Of course this also suggests a certain ambivalence about silence. Which I find an important corrective to a mere worshiping of the absence of words. And, another corrective, Martin Luther King, Jr lamented how, “The ultimate tragedy is not the oppression and cruelty by the bad people but the silence over that by the good people.”
So, what are we looking for here?
Plutarch tells us “Silence at the proper season is wisdom, and better than any speech.” Which I find very helpful. The Quaker William Penn reminds us “True silence is the rest of the mind; it is to the spirit what sleep is to the body, nourishment and refreshment.” Another harmonizing of silence and speech.
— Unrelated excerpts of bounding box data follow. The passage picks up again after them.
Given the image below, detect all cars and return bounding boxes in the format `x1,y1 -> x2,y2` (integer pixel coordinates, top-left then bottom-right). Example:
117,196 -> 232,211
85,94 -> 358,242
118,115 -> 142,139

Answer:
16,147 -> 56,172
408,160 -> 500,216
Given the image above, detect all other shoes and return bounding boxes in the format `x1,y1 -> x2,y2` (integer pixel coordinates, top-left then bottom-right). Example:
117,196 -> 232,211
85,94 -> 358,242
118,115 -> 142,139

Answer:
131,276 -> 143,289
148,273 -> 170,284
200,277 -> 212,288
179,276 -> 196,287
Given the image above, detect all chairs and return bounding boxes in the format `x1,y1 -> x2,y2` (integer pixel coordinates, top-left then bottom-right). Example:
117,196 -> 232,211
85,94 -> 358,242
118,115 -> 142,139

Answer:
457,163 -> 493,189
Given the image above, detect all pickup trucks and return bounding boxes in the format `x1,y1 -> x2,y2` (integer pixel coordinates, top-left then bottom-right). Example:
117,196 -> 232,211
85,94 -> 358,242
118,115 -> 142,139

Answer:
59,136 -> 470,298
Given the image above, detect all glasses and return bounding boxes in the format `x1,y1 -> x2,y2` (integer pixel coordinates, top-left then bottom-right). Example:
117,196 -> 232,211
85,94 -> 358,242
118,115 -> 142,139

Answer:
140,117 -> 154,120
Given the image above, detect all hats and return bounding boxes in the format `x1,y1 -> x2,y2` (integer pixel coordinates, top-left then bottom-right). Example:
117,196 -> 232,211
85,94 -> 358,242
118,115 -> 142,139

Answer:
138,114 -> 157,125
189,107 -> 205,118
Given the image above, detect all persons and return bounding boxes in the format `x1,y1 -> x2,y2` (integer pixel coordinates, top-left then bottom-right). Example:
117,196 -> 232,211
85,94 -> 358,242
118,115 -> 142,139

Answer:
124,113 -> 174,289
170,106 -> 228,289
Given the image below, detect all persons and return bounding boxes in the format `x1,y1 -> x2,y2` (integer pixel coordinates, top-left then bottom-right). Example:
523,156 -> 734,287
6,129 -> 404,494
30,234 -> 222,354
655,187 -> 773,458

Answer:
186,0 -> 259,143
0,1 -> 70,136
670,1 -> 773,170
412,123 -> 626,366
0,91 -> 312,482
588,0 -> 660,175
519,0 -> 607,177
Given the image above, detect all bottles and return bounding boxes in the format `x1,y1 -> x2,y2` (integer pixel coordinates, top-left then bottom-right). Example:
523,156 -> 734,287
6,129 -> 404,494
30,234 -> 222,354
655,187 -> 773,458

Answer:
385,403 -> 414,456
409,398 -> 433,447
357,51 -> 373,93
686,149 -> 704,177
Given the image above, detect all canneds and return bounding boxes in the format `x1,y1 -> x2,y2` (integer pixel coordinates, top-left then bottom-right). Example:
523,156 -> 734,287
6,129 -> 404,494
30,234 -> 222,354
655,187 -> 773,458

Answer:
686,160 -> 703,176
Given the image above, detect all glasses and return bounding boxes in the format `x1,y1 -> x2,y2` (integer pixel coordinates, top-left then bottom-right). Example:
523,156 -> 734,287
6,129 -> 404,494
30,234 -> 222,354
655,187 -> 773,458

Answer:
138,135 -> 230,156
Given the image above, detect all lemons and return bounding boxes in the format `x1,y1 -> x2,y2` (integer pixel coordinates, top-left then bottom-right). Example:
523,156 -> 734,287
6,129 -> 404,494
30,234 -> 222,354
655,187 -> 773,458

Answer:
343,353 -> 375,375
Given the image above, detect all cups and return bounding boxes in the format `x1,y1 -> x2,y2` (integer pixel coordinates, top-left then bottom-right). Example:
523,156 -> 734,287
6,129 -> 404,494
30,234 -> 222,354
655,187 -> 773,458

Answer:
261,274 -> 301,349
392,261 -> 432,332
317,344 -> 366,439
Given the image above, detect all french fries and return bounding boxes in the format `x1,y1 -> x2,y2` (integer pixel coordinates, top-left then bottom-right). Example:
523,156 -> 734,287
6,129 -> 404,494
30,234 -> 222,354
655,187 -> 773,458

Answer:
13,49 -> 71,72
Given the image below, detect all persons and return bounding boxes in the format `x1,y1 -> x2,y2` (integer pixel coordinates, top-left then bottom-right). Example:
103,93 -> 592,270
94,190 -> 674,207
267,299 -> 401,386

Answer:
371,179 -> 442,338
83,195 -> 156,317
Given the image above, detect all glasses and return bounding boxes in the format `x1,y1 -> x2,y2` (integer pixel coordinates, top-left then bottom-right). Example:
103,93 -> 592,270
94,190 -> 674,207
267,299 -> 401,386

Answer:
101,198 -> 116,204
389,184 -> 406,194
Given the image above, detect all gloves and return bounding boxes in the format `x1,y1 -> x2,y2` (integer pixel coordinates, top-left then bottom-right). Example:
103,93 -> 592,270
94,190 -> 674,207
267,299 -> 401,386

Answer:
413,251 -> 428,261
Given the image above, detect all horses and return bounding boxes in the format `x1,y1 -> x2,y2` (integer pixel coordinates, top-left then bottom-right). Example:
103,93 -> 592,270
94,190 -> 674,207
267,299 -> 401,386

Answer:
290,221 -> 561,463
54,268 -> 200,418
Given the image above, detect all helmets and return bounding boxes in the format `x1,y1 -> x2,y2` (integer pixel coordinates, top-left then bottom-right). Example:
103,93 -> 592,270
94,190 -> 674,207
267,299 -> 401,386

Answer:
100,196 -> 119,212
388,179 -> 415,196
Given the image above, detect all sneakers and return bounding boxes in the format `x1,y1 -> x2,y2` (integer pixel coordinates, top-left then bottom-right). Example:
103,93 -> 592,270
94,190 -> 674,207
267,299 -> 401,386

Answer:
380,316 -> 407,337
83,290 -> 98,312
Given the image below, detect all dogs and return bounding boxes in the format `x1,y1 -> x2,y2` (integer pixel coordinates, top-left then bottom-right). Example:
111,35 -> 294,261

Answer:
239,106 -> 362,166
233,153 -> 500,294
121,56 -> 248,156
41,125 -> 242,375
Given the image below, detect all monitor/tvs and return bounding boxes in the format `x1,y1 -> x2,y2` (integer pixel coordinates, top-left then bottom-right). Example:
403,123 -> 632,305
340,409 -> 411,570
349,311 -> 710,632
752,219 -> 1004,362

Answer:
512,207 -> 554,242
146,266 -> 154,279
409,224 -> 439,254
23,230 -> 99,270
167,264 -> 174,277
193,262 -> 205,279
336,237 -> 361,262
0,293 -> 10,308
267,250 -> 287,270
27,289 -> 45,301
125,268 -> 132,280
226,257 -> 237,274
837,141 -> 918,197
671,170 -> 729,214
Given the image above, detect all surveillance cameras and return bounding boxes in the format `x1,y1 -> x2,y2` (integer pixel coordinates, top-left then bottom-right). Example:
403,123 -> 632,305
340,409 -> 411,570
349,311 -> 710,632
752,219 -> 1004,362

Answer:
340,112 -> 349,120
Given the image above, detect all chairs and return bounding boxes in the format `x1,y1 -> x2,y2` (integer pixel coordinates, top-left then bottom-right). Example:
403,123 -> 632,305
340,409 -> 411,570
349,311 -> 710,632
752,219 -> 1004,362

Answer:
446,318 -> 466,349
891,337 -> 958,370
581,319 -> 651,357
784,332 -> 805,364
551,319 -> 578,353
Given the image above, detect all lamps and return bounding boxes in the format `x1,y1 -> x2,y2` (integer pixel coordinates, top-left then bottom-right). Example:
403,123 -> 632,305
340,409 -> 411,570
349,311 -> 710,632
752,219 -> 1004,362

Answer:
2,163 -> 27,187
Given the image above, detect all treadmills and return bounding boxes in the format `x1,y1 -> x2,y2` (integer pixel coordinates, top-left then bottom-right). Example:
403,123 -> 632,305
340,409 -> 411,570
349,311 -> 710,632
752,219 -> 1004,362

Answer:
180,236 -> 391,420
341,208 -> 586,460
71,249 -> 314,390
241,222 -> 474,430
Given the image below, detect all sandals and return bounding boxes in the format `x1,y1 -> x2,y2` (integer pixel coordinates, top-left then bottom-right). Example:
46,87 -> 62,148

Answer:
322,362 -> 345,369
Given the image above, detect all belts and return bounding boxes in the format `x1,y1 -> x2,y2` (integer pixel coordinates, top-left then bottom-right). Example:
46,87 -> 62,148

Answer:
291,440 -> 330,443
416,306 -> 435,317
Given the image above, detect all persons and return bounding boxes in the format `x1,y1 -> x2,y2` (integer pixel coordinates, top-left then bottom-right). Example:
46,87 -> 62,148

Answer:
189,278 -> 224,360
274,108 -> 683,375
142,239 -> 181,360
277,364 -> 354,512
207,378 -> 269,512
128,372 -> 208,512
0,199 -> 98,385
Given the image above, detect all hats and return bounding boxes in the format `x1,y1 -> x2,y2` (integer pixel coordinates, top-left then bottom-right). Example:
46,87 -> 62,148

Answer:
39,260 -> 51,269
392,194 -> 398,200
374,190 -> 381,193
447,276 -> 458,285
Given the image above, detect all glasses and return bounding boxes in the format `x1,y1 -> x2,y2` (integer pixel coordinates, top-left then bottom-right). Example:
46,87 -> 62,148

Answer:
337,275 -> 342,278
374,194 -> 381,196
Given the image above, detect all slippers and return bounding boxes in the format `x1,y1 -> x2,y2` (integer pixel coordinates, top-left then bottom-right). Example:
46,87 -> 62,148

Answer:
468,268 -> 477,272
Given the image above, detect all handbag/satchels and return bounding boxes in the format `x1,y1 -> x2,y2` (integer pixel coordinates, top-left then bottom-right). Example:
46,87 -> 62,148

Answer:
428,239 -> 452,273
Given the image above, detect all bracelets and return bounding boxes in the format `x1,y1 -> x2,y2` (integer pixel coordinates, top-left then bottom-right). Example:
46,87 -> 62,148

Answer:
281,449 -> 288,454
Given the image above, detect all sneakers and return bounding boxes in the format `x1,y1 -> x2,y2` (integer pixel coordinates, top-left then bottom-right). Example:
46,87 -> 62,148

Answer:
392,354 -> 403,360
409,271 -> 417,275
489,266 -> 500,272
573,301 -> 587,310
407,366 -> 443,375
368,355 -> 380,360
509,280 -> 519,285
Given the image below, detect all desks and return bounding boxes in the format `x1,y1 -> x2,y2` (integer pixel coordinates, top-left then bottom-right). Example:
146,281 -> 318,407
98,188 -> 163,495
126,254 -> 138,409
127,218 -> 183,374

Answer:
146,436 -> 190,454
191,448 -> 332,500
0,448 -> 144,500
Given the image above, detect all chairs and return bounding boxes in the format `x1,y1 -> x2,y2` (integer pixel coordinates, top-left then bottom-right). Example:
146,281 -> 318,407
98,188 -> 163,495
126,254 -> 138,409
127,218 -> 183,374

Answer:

And, with that, coming full circle, Mohandas Gandhi advised us to “Speak only if it improves upon the silence.”
Perhaps it’s obvious there are differing silences. And with that complexity, all of it, I find myself thinking of a koan one encounters early on in the Harada/Yasutani curriculum.“Stop that distant temple bell.”
Here we get another angle yet on silence.
With this question every encounter that led to that moment of a bell ringing in the distance is drawn upon. Here you are, here I am. Perhaps sitting by a creek, in the shade of a tree on a lovely Summer day. And in the distance, somewhere beyond the horizon, a bell rings. Deep, lovely. Ring… A pause, perhaps. A ring.
What is absent within that ring? What is not?
To find the deep of the way the Zen student has to know that she is empty. The bell is empty. The sound is empty. The Zen student has to know he is here, the bell is here, the sound is here.
And it is all silent. What does stop mean in this context?
A hint or two. There is no deeper spiritual meaning veiled beneath the weight of thingness. It is silent. No dualism. And no reductive “one.” It is silent.
When we’ve allowed every thing to drop, including self and other, what is left? In the context of the koan, “stop that distant temple bell,” what is left?
Stop. That. Distant. Temple. Bell.
All tumbles into the silence. Everything before. Everything after.
Silence. What I find in this world of hurt and loss as I enter silence is something precious and powerful, terrible and beautiful. And. Out of the silence I have indeed found something.
Danin Katagiri Roshi was past familiar with silence. And he reminded us that “Sometimes you have to say something.” Here, out of the silence, I find a word. Love. Yes, as a word love falls so short. It has to do too much work, standing for sentimentality and the burning away of self and other, and so much in between.
And yet. Within the mystery of stopping the distant temple bell, really learning what that means, really finding the ways of silence, something mysterious and beautiful emerges. Silence and presence seem to intertwine. And it is experienced as love.
The story of Job speaks to that place, where in the end Job’s prayer is answered, not by words but by presence. A terrible and beautiful presence. A terrible and beautiful silence which can and often is experienced as love.